Ideas

Remember the Red Sea

Columnist; Contributor

Why not capitalize on the richness and mystery of our ancient symbols?

Philip James de Loutherbourg

Worship looks forward. Together we pray, "Thy kingdom come." In the earliest recorded post-Communion prayer, first-century Jesus-followers prayed, "Gather [your church] from the four winds, sanctified for your kingdom which you have prepared for it …. Let grace come, and let this world pass away …. Maranatha"—"O Lord, come."

Worship must also look back. Since early days, Christians gathered for worship have been, as Justin Martyr described it, reading "the memoirs of the apostles or the writings of the prophets," and afterward listening to the presider "instruct and exhort to the imitation of these good things."

Christian self-understanding has from the beginning been illumined both by what Jesus' closest followers wrote and by the Hebrew Scriptures that foreshadowed Jesus' work.

_Given request_
Carry on the worship essay past its final sentence, in the same voice. The listing is not required for the following work.

_Dataset extract_
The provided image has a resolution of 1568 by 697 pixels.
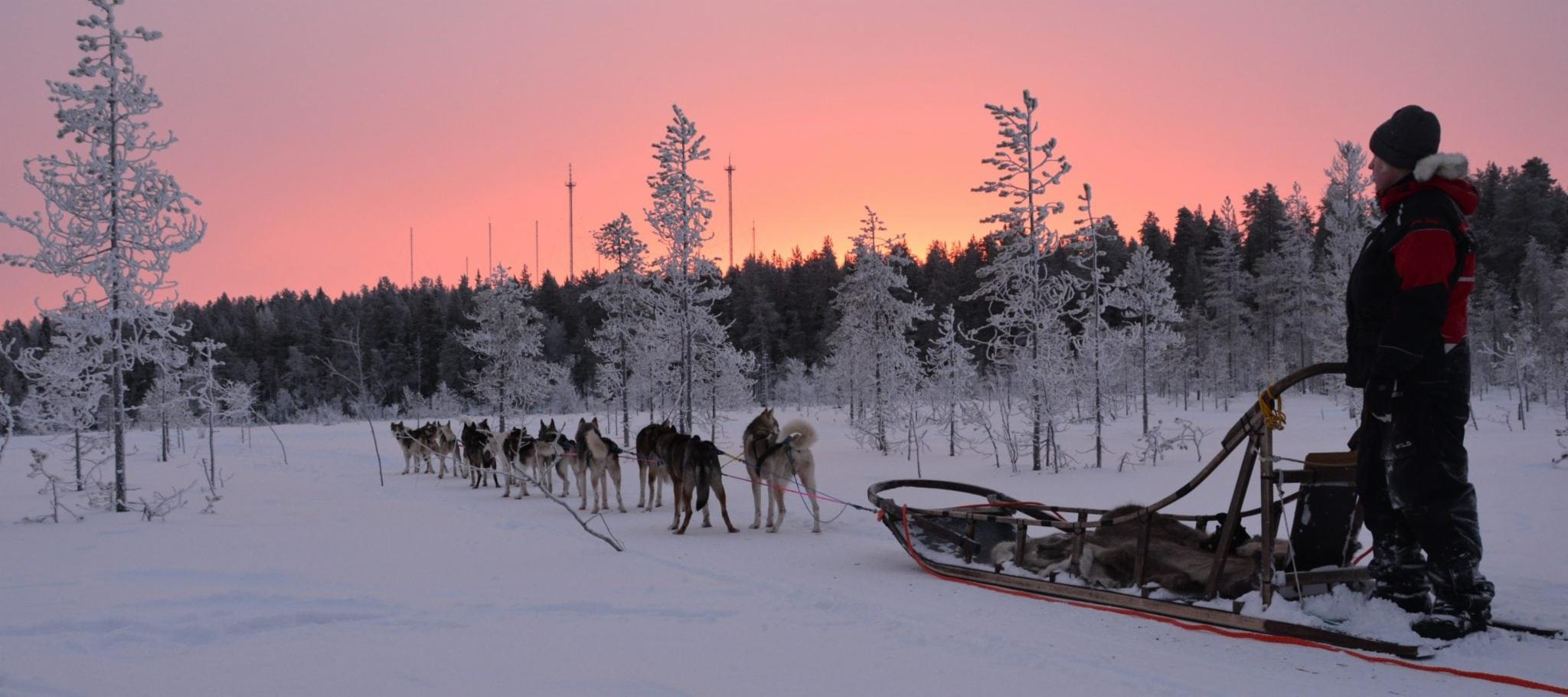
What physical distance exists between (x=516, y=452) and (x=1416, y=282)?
13.6 meters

_Answer below_
It is one of my pet peeves that orchestras at major Independence Day celebrations play only the final few minutes of Tchaikovsky's 1812 Overture. I understand the need to keep the program moving, but without the rest of Tchaikovsky's music, the finale is "sound and fury, signifying nothing." It is only the climax.

The same is true of the Christian message. Without paying attention to what has gone before, the great final act may be thrilling, but incomprehensible. We are actors in a great drama, but we don't know how to play our roles unless we study the earlier acts the Playwright has written.

A recent news item disturbed me. The Church of England Synod voted to simplify its baptismal service to make it more understandable to the unchurched friends who attend baptisms. The Diocese of Liverpool clergyman who proposed the revisions complained that people just didn't understand references like this: "Through water you led the children of Israel from slavery in Egypt to freedom in the Promised Land."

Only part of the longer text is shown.